About 8 years ago, I reluctantly joined a local Mommy and Me class. I’ve never been one for small talk, but since my daughter was thirteen months old and her older brother was in preschool, I figured it was time to begin introducing her to the world of sharing and circle time. Besides, small talk aside, I craved adult conversation.
We met in the basement of the school and I realized immediately most of the other moms were first-timers, and, therefore, spent the full hour unabashedly boasting about their child’s eating, talking and pooping accomplishments. They listened to each other only absently, topping and being topped. I’m sure they were all wonderfully attentive, intelligent women, but at the time, it seemed that we were expected to be friends simply because we spent sixty minutes together each week and we shared this thing called motherhood.

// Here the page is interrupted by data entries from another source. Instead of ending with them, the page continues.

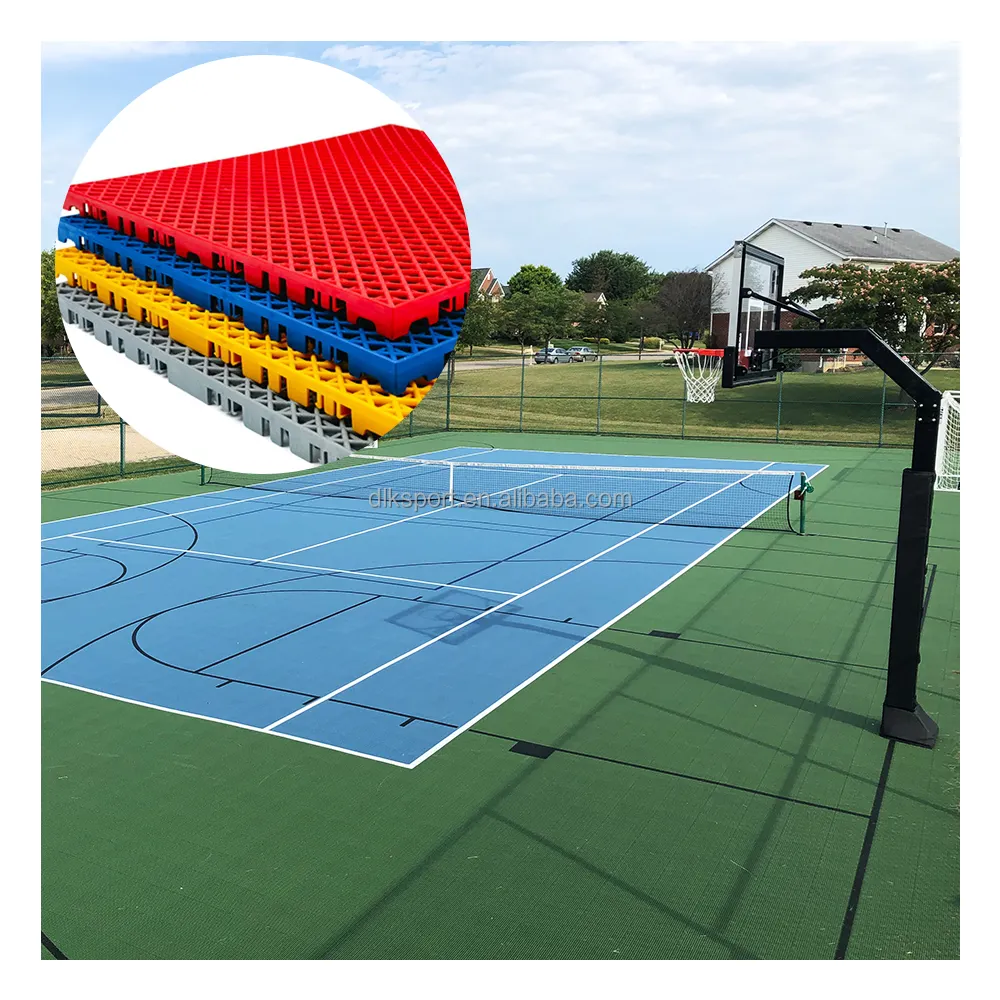 Pp pvc rubberized outdoor sport court tiles for basketball full court surface plastic tile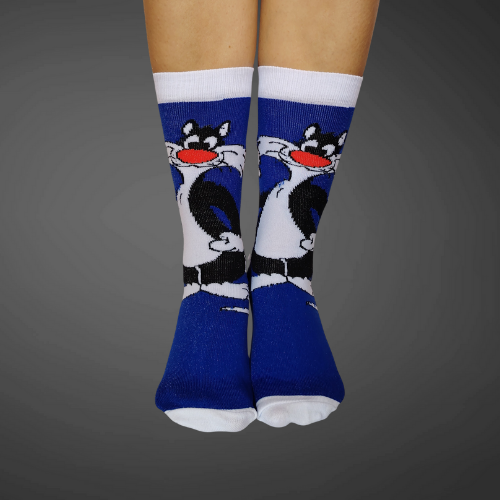 Medias largas premium gatico, azules con blanco y negro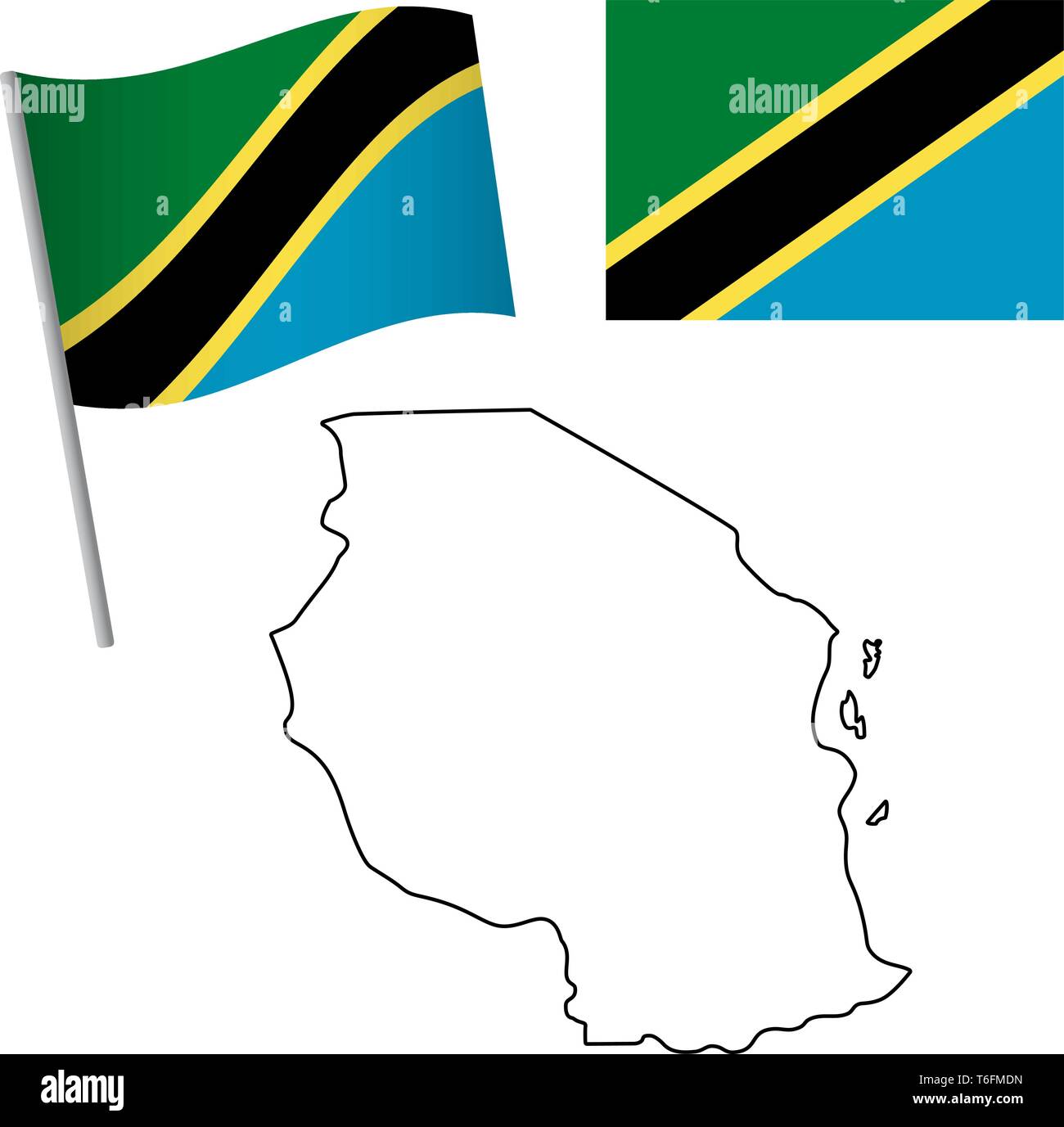 Tanzania flag and map. Patriotic background. National flag of Tanzania vector illustration Stock Vector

The third week, a new group member sat down next to me and began chatting. I smiled stiffly as she pointed out her son, but then, remarkably, she began talking about Virginia (she’d just moved from there), the Beltway and Washington politics. I was sorry when class ended, but then when she asked if I’d like to maybe start a playgroup with her, I cringed, and fearing yet another forced friendship, instead of graciously replying yes, I smiled and (oh, I still shudder to repeat this) said to her, "Thanks, but I don’t need any new friends."
This woman is now one of my closest friends – a go-to girl as those in my close-knit circle of women call it. She’s one of a handful of women who I call when I have good news, text when I need a quick pick me-up, who are by my side when anything important happens.
We laugh now at my obscene lack of tact (and totally rudeness!). But, the truth is, this is a sentiment all moms ought to stand by (although, perhaps, employ a bit more sensitivity). Yes, I am as guilty as the next – don’t we all believe the more people surrounding us, the fuller our lives must be? Still, we occasionally need to take inventory of our circle of friends –figure out who is a friend and who is a go-to-girl. Who celebrates your child’s accomplishments, or tries to outshine you? Who truly listens, or looks for an opening to talk about themself? Who offers to take your kids because she knows you need a break, and who keeps count.
With my girls, I don’t have to pretend. I don’t change the way I dress. I don’t care what car I drive. I am comfortable sharing the good, bad and the ugly because, even in this hyper-competitive world, I know I am not being judged. Being a mom is exhausting enough without having to pretend I’m having a better day than I really am. Those are my go-to-girls.